In August Goring had been dispatched by Prince Rupert of the Rhine, who recognised his ability, to join Charles I in the south, and in spite of his dissolute and insubordinate character he was appointed to supersede Henry, Lord Wilmot, as lieutenant-general of the Royalist horse. He secured some successes in the west, and in January 1645 advanced through Hampshire and occupied Farnham; but want of money compelled him to retreat to Salisbury and thence to Exeter. The excesses committed by his troops seriously injured the Royalist cause, and his exactions made his name hated throughout the west.

He had himself prepared to besiege Taunton in March 1645, yet when in the next month he was desired by Prince Charles, who was at Bristol, to send reinforcements to Sir Richard Grenville for the siege of Taunton, he obeyed the order only with ill-humour. Later in April 1645 he was summoned with his troops to the relief of the king at Oxford.

Lord Goring had long been intriguing for an independent command, and he now secured from the king what was practically supreme authority in the west. It was alleged by the Earl of Newport that he was willing to transfer his allegiance once more to the parliament. It is not likely that he meditated open treason, but he was culpably negligent and occupied with private ambitions and jealousies. He was still engaged in desultory operations against Taunton when the main campaign of 1645 opened.

For the part taken by Goring's army in the operations of the campaign of Naseby see article First English Civil War, 1645: §§Campaign of Naseby. After the decisive defeat of the king, the army of Fairfax marched into the west and defeated Goring in a disastrous fight at Langport on 10 July 1645. He made no further serious resistance to the parliamentary general, but wasted his time in frivolous amusements.

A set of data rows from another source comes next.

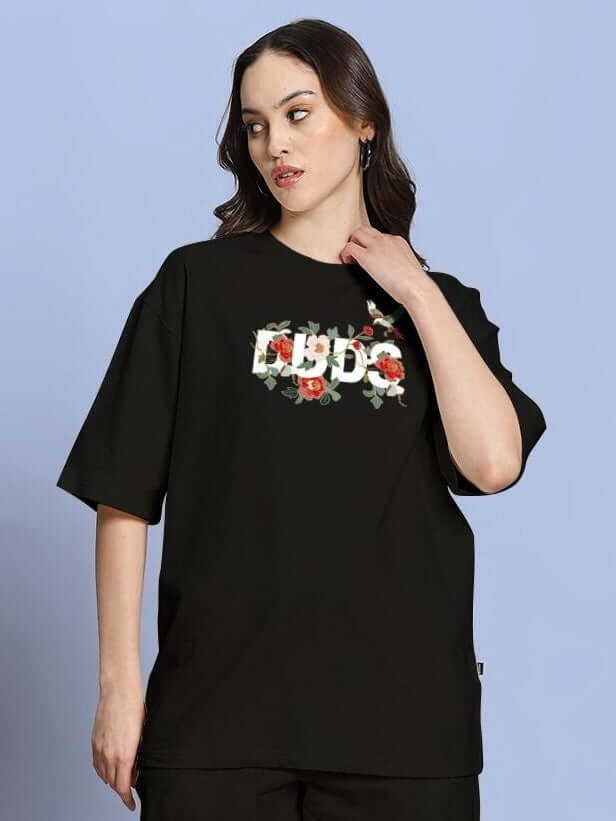 Woman wearing WOMEN ROSE CHARM OVER-SIZED T-SHIRT BLACK, showcasing its modern oversized silhouette and chic streetwear style.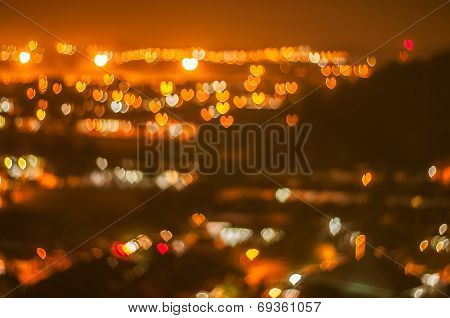 Blur image, love or heart shape bokeh of light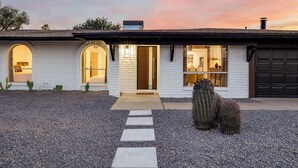 Une maison moderne à l’extérieur blanc, dotée d’un portail en arc de pierre et d’une allée gravillonnée menant à la porte d’entrée.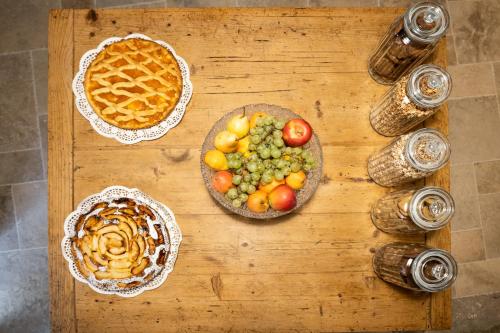a wooden table topped with plates of food and pies at A Casa di BiaGio in Rapolano Terme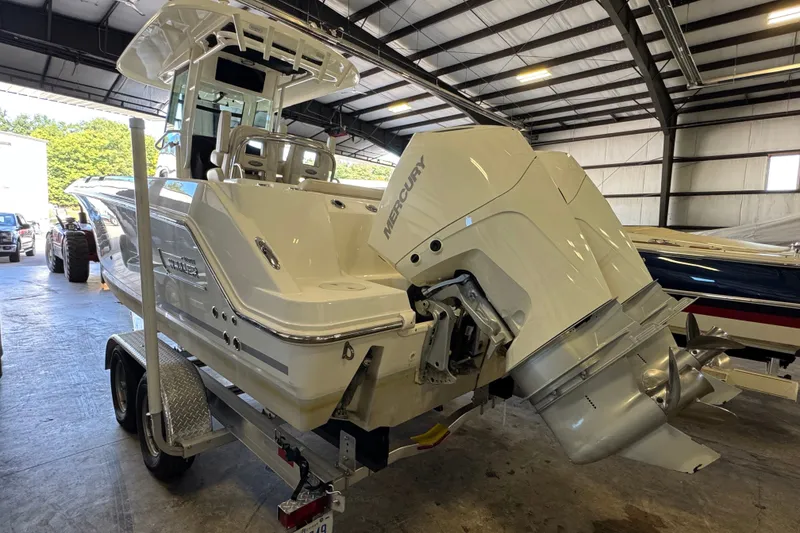Slide: The Image of 2021 Boston Whaler 250 Outrage boat with Mercury engine in a storage facility. - 33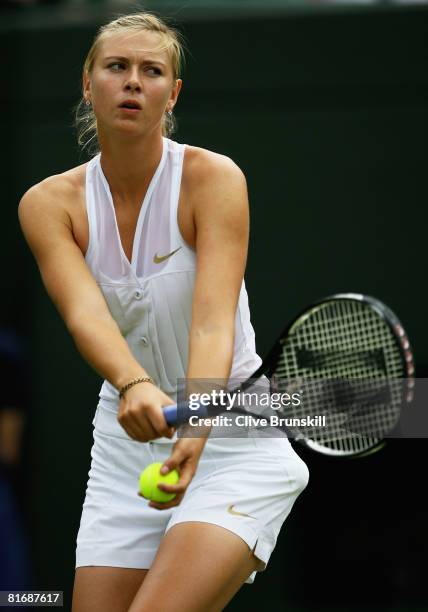 Maria Sharapova of Russian Federation serves during the women's singles round one match against Stephanie Foretz of France on day two of the...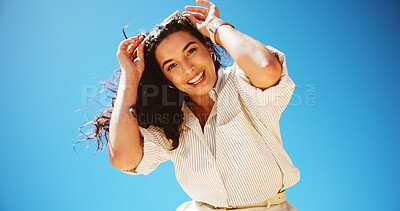 Buy stock photo Fashion, portrait and woman with smile, outdoor and stylist with confidence for career, sky and clothes. Blue background, employee and person with happiness for outfit, mockup and low angle in Canada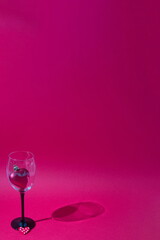 Heart as an expression of love in a wine glass on a red background with a shadow of glass and copy space. Minimalistic romantic scene.
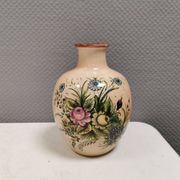Italian vase from the 70s, in a delicate pink color with floral decoration.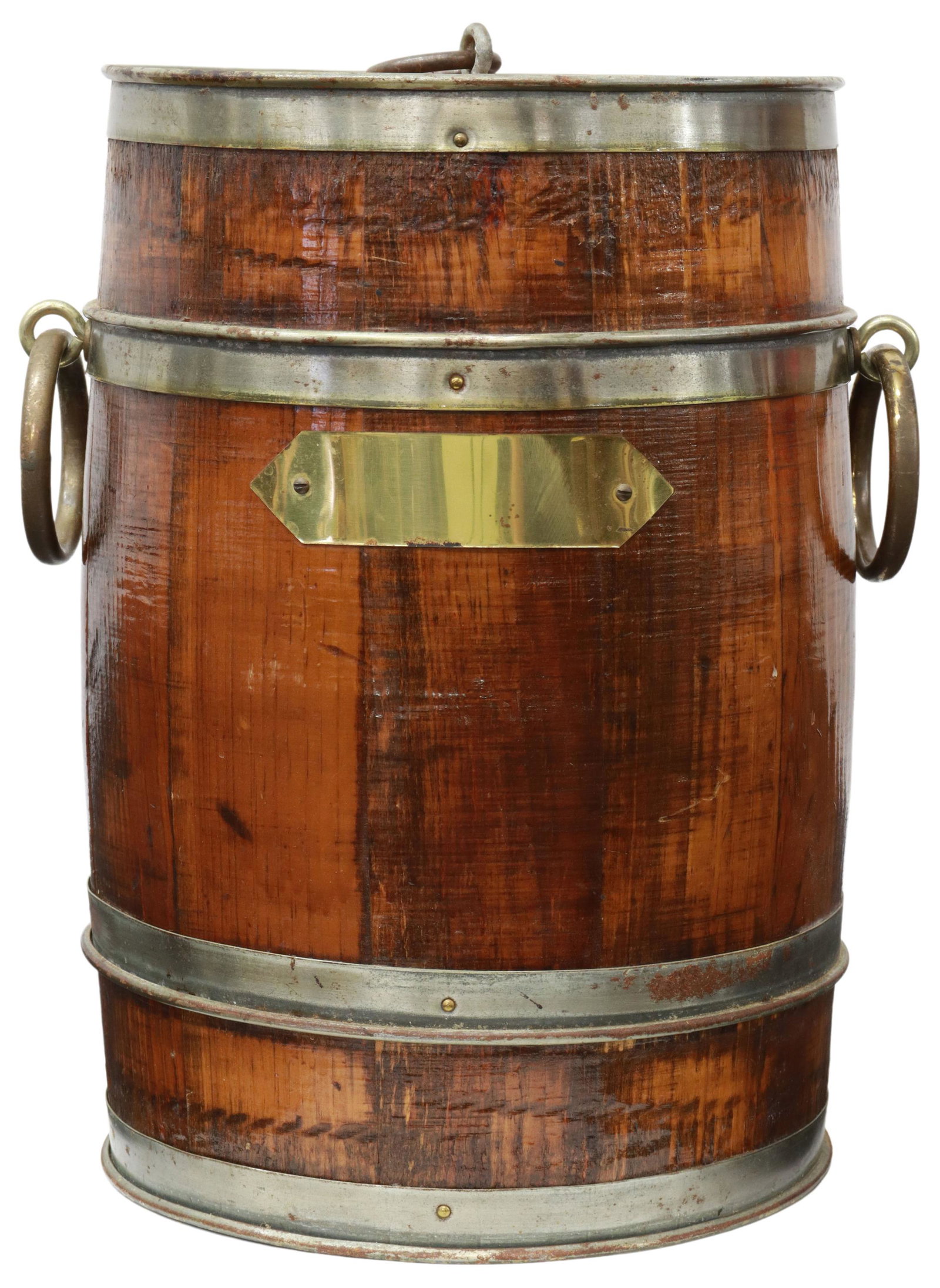 ENGLISH BARREL-FORM BOTTLE COOLER: English barrel-form wine cooler, early 20th c., with metal banding, ring handles, galvanized interior lining, approx 15.5"h, 10.5"diam, 7.75lbs **Provenance: The estate of Mr. Wesley and Mrs. Suzanne 
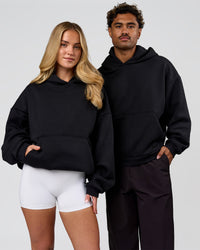 Duo wearing Tonal Legacy Boxy Hoodie - Black-Black | Model:Issy | Size:XS | Model:Xav | Size:L | Thumbnail Index: 0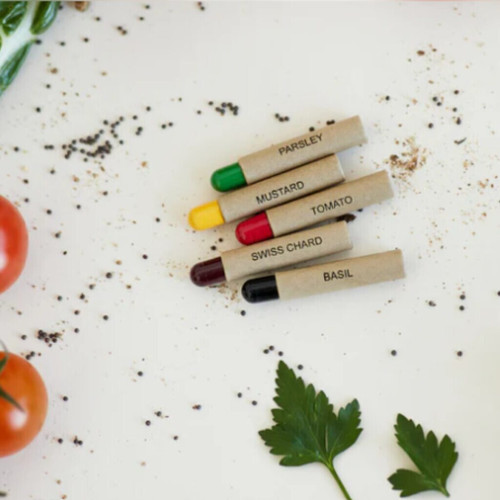 Herb plant markers for parsley, mustard, tomato, Swiss chard, basil with tomatoes and parsley leaves.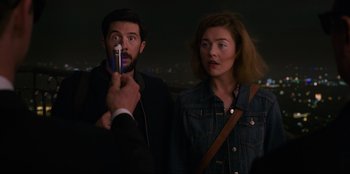 Movie still from “Men in Black: International” (2019), directed by F. Gary Gray – A man and a woman standing next to each other; Close Up shot, Over the shoulder angle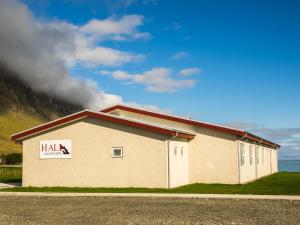 a building with a sign on the side of it at Hali Country Hotel in Gerdi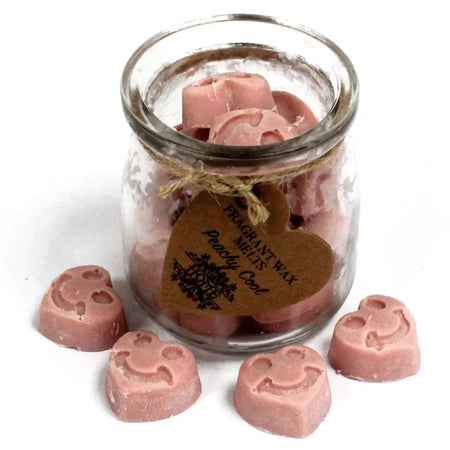 Pink heart-shaped soy wax melts in a clear glass jar with twine and a brown tag labeled peachy cool wax melts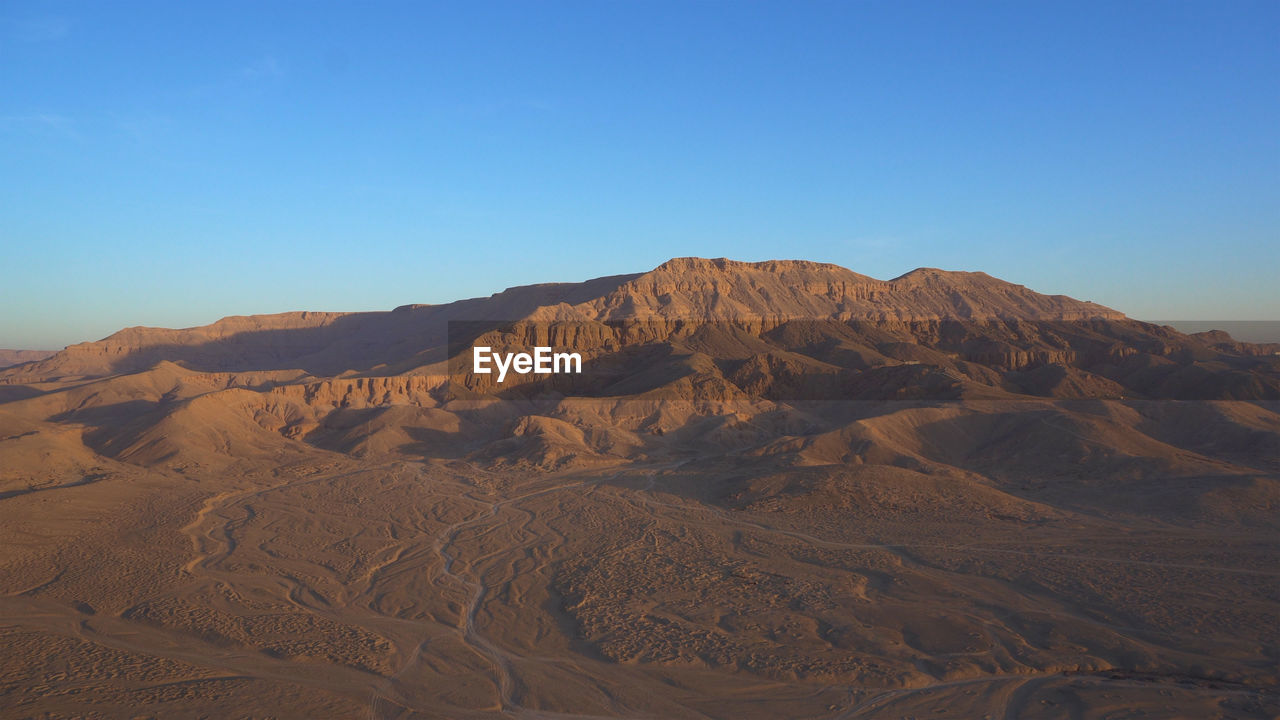 Luxor egypt panorama view riding hot air balloon over valley of the king sunrise aerial view video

==Exile and command in Spain==
In November 1645 he obtained leave to quit his disorganised forces and retire to France on the ground of health. His father's services secured him the command of some English regiments in the Spanish service. He died in Madrid after converting to Catholicism (in the care of the Jesuits) in July or August 1657.

==Character assessment==
Clarendon says of Goring that he "would, without hesitation, have broken any trust, or done any act of treachery to have satisfied an ordinary passion or appetite; and in truth wanted nothing but industry (for he had wit, and courage, and understanding and ambition, uncontrolled by any fear of God or man) to have been as eminent and successful in the highest attempt of wickedness as any man in the age he lived in or before. Of all his qualifications dissimulation was his masterpiece; in which he so much excelled, that men were not ordinarily ashamed, or out of countenance, with being deceived but twice by him".

Clarendon's assessment, according to Goring's biographer Florene Memegalos is untrustworthy as he appears to have blackened his name at court for personal reasons. Memegalos also asserts from archive material in the Venice State records and other sources, that Goring's reputation stood mainly on his military abilities as a Royalist general and not just on Clarendon's all too obvious character assassination of him.